▶ _Source document_
◇ ◇ ◇ ◇ ◇ ◇ ◇
Application of 5 mM Cs+ blocked most of the current activated by hyperpolarization (91.5 ± 1.8%, n = 7; Fig. 4A). Increasing the concentration to 10 mM Cs+ resulted in a block of 94% (n = 2). The effects on Ih were largely reversible on removal of Cs+.

A bradicardiac agent, ZD7288, has also been reported to block Ih selectively in many types of neurons (Harris and Constanti 1995; Khakh and Henderson 1998; Luthi et al. 1998; Maccaferri and McBain 1996). Figure 4B shows the result of externally applied 50 nM ZD7288 on hyperpolarization-activated currents. There appeared to be a release from block during hyperpolarization manifested by a gradual increase of inward current. Such effects have been also reported in hippocampal neurons (Maccaferri and McBain 1996). ZD7288 blocked inward currents, measured near the beginning of the pulse, by 91 ± 4% (n = 3). In octopus cells, as in other cells, the blocking effect developed slowly, taking ~10-20 min to become maximal, and could not be reversed with washout periods <= 50 min (Harris and Constanti 1995; Maccaferri and McBain 1996).
◇ ◇ ◇ ◇ ◇ ◇ ◇
▶ _Work instruction 1_
According to the passage on Ih blockers, how long did ZD7288 take to reach its maximal blocking effect in octopus cells?
▶ _Work instruction 2_
Retype everything in the passage on Ih blockers from "Application of 5 mM" down to "removal of Cs+.".

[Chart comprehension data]
◇ ◇ ◇ ◇ ◇ ◇ ◇
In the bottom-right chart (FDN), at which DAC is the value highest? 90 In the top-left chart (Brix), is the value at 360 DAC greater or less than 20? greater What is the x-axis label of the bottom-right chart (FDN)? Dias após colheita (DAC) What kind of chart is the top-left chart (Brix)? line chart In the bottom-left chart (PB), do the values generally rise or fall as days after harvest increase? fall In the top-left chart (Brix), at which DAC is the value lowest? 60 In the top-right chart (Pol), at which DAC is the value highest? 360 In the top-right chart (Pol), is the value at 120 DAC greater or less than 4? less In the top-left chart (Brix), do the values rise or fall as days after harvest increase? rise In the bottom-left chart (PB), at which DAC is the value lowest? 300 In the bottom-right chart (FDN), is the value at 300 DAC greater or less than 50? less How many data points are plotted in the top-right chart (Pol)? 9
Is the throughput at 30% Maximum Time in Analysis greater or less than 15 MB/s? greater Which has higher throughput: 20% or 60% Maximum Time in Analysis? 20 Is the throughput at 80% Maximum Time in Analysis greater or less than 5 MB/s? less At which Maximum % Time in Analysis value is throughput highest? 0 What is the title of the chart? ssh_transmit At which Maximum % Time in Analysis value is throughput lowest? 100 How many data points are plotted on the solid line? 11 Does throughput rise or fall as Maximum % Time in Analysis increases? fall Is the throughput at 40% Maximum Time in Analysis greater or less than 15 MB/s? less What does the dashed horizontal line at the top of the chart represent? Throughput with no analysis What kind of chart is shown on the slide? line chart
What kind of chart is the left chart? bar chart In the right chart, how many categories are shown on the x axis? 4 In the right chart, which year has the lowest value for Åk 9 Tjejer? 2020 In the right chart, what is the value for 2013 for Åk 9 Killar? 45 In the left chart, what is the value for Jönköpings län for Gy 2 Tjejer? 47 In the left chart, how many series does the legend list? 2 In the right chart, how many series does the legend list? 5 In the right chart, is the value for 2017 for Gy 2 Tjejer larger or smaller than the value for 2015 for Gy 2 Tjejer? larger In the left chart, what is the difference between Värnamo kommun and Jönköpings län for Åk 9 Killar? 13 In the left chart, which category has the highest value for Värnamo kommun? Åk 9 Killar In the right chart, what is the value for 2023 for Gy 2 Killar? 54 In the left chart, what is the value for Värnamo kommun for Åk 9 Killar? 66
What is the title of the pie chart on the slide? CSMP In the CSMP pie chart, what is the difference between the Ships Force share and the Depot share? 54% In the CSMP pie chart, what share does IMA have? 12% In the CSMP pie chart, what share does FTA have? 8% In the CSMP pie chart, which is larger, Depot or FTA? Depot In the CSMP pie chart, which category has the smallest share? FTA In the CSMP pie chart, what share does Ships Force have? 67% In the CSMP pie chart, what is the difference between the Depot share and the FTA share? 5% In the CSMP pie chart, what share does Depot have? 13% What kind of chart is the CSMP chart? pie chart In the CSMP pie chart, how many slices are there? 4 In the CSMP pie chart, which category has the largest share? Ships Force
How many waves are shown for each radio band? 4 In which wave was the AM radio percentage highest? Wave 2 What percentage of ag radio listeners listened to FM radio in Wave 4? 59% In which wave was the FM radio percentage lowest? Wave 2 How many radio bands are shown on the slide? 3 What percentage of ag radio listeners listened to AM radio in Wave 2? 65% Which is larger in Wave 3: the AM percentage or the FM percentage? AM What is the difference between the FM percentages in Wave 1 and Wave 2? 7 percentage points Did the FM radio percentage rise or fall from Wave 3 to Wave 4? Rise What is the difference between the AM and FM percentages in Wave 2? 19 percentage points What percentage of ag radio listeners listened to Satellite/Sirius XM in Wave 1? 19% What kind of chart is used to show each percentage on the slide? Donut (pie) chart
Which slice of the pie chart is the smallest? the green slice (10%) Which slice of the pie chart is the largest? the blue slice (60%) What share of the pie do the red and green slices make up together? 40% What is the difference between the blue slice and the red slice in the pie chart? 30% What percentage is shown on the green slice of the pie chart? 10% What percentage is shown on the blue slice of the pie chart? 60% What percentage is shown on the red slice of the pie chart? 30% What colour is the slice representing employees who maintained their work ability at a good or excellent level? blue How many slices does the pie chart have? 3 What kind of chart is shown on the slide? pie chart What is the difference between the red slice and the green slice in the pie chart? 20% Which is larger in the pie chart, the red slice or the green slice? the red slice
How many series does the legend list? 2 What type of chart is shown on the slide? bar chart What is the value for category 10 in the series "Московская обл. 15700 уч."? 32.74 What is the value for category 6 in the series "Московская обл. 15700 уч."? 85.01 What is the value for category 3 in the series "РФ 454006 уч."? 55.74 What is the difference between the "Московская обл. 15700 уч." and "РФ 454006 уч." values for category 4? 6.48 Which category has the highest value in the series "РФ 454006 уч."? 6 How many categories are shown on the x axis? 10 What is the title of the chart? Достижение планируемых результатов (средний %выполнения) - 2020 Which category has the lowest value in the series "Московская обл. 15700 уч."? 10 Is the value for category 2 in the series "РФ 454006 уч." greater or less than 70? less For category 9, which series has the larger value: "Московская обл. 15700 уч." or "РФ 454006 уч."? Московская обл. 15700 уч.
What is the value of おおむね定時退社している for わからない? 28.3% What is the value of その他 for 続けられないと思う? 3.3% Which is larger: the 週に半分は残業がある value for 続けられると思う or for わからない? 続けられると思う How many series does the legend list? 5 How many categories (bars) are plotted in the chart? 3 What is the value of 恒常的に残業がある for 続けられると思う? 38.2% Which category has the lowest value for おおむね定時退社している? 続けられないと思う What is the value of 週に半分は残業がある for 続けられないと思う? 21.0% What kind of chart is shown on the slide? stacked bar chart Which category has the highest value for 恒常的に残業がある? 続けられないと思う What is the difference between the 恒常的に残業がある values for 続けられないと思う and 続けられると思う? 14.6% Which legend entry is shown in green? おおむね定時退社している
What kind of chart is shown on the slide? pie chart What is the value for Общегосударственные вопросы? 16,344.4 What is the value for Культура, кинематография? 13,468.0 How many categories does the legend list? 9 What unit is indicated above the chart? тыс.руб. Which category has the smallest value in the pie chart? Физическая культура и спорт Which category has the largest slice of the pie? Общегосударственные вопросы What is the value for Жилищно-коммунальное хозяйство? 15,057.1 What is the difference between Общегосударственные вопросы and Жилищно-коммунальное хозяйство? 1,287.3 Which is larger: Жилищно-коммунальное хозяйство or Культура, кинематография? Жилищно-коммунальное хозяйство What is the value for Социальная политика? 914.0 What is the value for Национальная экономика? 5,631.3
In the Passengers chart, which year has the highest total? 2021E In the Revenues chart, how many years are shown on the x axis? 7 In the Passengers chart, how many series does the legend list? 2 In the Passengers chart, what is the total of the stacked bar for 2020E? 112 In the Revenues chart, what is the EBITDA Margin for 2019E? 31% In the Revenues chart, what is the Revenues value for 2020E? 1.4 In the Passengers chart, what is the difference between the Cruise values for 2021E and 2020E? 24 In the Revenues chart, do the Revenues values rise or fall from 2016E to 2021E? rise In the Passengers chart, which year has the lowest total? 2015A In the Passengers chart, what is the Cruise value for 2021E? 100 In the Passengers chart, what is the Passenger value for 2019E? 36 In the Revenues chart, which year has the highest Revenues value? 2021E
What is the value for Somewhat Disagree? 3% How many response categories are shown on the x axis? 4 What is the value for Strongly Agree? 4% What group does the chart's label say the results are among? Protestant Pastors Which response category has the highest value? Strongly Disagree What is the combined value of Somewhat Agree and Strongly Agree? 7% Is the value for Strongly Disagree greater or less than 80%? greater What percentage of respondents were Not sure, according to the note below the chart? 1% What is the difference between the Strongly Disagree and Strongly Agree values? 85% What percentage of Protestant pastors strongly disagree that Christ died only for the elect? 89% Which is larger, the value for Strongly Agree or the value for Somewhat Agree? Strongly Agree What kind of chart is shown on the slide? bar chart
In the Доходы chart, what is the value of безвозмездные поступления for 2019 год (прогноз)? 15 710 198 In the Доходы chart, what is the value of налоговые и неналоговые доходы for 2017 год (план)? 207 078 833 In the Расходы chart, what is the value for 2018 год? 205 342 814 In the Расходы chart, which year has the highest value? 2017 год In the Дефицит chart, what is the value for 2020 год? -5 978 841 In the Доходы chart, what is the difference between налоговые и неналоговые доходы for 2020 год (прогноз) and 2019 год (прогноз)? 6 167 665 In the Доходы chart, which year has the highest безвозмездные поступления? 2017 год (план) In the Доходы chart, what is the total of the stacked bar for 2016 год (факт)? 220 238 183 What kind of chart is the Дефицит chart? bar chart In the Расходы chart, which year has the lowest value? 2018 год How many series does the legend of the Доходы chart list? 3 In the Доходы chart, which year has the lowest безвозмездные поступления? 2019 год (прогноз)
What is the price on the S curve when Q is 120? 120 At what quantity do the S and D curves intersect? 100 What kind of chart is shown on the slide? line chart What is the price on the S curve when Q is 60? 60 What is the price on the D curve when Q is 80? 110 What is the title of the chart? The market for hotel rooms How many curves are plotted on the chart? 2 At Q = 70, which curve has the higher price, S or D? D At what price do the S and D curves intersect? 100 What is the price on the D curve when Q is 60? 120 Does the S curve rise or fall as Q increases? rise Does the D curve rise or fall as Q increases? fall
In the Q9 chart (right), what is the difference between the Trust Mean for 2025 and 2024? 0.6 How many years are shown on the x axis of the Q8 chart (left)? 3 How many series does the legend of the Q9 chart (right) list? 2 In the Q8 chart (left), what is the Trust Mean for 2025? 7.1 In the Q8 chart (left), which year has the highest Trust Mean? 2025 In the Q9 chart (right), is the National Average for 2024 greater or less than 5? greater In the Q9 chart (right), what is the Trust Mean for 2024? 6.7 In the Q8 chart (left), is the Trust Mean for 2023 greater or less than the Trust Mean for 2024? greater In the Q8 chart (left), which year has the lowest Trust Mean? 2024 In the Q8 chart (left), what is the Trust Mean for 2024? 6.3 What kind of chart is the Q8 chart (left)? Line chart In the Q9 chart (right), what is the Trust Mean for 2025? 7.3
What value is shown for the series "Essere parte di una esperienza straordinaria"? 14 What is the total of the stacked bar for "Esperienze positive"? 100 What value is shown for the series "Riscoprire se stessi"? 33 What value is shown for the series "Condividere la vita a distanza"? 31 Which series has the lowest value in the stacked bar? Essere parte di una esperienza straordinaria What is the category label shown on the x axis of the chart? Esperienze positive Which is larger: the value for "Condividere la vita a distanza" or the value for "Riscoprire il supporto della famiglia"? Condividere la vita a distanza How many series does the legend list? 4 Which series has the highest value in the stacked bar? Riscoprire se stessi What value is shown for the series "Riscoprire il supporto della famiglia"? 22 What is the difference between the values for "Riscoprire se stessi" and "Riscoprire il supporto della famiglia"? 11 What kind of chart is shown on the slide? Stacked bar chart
◇ ◇ ◇ ◇ ◇ ◇ ◇
▶ _Written solution 1_
About 10-20 minutes.

▶ _Written solution 2_
Application of 5 mM Cs+ blocked most of the current activated by hyperpolarization (91.5 ± 1.8%, n = 7; Fig. 4A). Increasing the concentration to 10 mM Cs+ resulted in a block of 94% (n = 2). The effects on Ih were largely reversible on removal of Cs+.